Removing dead code and unused functions

  • Thread starter Geronimo W. Christ Esq
  • Start date
G

Geronimo W. Christ Esq

Yes, automated tools that scan code and interpret it will help. But I don't
see the relation between "Where the bugs are" and "Where control flow is
not". The principle "Ain't broke don't fix it" applies here. Dead code ain't
broke. Bugs will lead to investigation of the live code causing them.

It is a perfectly sound analysis, but if you have taken over maintenance
of a large code base it is harder to see the wood for the trees.
 
J

jacob navia

Martijn said:
And if you do so, most decent compilers (at least GCC does) with the
appropriate warnings enabled will find unreferenced static functions for
you.
Well of course, lcc-win32 will warn you about unreferenced statics.
The problem is when you have a non-static function or variable
in some file that is not referenced in any other file.

The algorithm I used in the IDE is to look at the object files
then look at the public symbols, then make a cross reference of them.

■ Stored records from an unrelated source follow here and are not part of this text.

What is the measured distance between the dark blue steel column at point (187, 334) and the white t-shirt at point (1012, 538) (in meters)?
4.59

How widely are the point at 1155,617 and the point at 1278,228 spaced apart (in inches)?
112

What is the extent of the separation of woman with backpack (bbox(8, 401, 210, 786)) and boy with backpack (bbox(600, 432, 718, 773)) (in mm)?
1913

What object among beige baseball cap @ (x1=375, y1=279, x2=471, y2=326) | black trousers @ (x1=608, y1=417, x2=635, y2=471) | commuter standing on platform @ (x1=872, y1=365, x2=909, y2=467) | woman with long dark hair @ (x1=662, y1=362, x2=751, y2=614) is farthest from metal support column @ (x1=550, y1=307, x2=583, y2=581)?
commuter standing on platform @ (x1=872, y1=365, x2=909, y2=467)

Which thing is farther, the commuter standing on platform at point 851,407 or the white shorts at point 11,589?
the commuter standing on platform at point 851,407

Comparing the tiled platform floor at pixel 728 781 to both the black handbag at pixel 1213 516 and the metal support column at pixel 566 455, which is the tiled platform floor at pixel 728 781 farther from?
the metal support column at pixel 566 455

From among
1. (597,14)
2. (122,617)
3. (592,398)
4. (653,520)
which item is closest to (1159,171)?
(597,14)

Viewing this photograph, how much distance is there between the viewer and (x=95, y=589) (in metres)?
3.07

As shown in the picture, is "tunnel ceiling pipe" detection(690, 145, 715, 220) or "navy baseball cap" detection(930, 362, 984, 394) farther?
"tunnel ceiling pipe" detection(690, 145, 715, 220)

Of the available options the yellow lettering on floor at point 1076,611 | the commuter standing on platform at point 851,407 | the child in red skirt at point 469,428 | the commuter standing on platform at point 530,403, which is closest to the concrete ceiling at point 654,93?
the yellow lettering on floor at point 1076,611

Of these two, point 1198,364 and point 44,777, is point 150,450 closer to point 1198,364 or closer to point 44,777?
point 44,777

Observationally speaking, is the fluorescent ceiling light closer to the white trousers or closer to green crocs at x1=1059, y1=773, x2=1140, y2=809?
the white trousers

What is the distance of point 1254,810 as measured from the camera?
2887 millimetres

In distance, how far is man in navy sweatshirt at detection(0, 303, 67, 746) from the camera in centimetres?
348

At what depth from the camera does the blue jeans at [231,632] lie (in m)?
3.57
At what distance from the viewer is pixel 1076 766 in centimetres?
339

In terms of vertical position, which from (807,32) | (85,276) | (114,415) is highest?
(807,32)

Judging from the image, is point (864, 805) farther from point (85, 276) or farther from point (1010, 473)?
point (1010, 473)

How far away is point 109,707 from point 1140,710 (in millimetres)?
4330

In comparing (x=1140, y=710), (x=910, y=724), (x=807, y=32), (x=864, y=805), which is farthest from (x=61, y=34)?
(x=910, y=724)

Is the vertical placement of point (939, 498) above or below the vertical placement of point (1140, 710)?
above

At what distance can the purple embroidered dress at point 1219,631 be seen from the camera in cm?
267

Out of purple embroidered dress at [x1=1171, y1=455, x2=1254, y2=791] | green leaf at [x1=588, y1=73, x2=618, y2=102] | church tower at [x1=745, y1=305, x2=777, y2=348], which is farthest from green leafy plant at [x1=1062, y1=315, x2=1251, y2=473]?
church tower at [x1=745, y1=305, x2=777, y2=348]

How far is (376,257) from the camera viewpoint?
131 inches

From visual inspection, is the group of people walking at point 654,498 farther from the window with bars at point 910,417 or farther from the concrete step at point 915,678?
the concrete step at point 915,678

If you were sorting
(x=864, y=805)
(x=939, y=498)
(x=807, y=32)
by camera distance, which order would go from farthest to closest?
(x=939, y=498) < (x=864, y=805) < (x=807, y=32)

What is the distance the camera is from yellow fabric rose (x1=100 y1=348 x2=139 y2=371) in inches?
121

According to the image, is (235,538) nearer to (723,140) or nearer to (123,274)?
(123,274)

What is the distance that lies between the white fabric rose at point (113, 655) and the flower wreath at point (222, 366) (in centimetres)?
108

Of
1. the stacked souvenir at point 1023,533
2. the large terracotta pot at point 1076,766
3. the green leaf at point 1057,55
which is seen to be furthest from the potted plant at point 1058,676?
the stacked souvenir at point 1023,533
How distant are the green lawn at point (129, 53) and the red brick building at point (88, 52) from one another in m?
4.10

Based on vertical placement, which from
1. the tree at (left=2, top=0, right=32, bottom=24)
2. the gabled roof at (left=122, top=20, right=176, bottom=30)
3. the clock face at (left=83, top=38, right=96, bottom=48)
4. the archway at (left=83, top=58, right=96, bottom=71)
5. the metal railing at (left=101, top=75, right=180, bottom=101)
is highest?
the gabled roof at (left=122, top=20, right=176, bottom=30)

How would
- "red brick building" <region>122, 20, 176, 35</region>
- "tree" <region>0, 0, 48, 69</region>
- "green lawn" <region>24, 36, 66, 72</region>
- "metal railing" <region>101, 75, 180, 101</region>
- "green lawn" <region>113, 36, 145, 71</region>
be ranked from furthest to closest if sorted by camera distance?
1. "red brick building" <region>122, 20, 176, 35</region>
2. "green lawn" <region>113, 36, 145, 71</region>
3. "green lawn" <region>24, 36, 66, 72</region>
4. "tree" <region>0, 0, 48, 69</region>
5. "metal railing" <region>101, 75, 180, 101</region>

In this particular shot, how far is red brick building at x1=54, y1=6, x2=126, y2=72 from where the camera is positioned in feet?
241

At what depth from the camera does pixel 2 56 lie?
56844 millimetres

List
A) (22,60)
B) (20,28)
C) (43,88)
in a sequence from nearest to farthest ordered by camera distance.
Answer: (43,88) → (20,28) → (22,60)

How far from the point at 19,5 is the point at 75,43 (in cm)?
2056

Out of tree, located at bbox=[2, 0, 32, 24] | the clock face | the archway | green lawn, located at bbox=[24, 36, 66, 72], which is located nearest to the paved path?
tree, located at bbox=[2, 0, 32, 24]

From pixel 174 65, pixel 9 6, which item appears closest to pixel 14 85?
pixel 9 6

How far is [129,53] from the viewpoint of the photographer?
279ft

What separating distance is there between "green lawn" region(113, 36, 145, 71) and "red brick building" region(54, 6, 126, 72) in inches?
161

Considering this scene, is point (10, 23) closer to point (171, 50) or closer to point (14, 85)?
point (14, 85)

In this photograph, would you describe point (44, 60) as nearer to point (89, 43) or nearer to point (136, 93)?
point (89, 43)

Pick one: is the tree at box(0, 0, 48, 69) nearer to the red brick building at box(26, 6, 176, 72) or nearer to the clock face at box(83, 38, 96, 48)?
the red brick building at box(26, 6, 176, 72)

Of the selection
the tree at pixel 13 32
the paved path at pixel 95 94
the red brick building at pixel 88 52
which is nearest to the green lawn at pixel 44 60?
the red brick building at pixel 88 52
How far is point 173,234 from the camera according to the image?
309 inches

This has the advantage of getting beyond superficial similarities
like:

file 1:
int foo(void)
{
}

file 2:
static int foo(void)
{
//...
}

int main(void)
{
foo();
}

I take advantage of the work done by the compiler and the method is
(more or less) compiler independent since the object files are
completely standardized.
 
P

Phlip

Geronimo said:
It is a perfectly sound analysis, but if you have taken over maintenance
of a large code base it is harder to see the wood for the trees.

Each time I did, it came with a list of bugs, and a boss to prioritize them.
I've got just under a million lines of code here that have just come
into my possession. I'd love to believe that a few minutes would allow
me to create a suite of tests proving that the program generated from
that codebase worked the same before and after any changes, but I remain
somewhat cynical.

Writing a test for each bug taught me a lot about the structure. I'm aware
there are other ways to learn, but if there's a lot of code (there was) and
a very small bug loci (there was), then spotting the dead code rapidly
became trivial.

Next, you can write a characterization test for a large codebase very
easily - but it's not really a test, just a thing to help refactoring.
Increase the logging until the program is repulsively verbose. Write 3 or 4
test cases that feed high-level data in, collect the results, collect the
logs, and compare them to golden copies. Trivial byte comparisons are fine.
Now run these test-like things after every 1~10 edits. If they fail, don't
inspect why. (The byte comparison will be _very_ hard to track back to a
failing unit.) If they fail, use Undo to return to the passing state.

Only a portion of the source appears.